Task instructions: Copy the following items word for word, starting at the beginning of the items and ending at the line that contains "broken wooden beam [267, 458, 511, 544]". Leave the pictures out of your copy.

Input for this task:
----
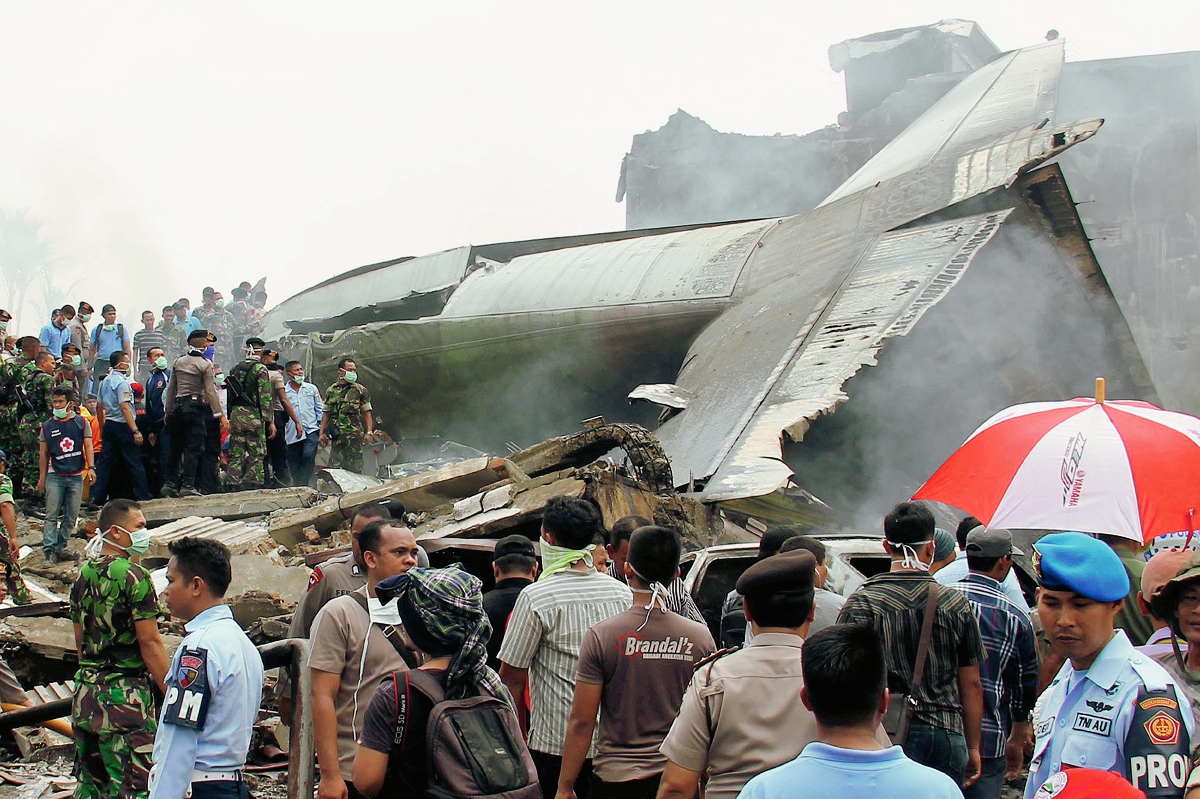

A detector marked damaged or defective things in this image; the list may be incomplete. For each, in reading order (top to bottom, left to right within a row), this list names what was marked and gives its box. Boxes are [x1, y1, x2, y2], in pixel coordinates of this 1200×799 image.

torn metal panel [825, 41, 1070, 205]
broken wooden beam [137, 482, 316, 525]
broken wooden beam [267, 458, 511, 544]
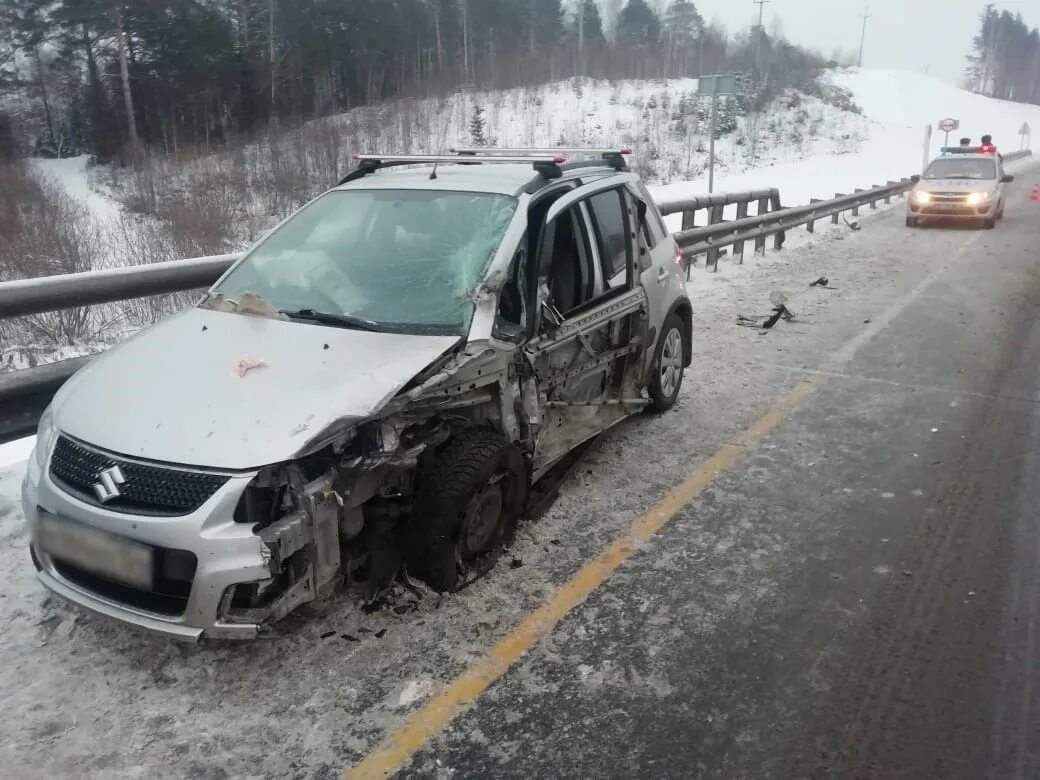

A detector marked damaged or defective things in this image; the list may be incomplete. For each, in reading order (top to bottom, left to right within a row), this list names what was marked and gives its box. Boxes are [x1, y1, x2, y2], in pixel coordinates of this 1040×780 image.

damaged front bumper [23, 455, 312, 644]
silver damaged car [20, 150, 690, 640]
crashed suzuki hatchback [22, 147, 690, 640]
----
Right answer:
A detector marked damaged or defective things in this image; the list may be incomplete. For each, in reading order (top to bottom, left to right within a row), this list names what was marked and gives its box. Boxes are [x1, y1, x2, y2], in pixel coordinates of this 1200×799 image.

torn metal panel [825, 41, 1070, 205]
broken wooden beam [137, 482, 316, 525]
broken wooden beam [267, 458, 511, 544]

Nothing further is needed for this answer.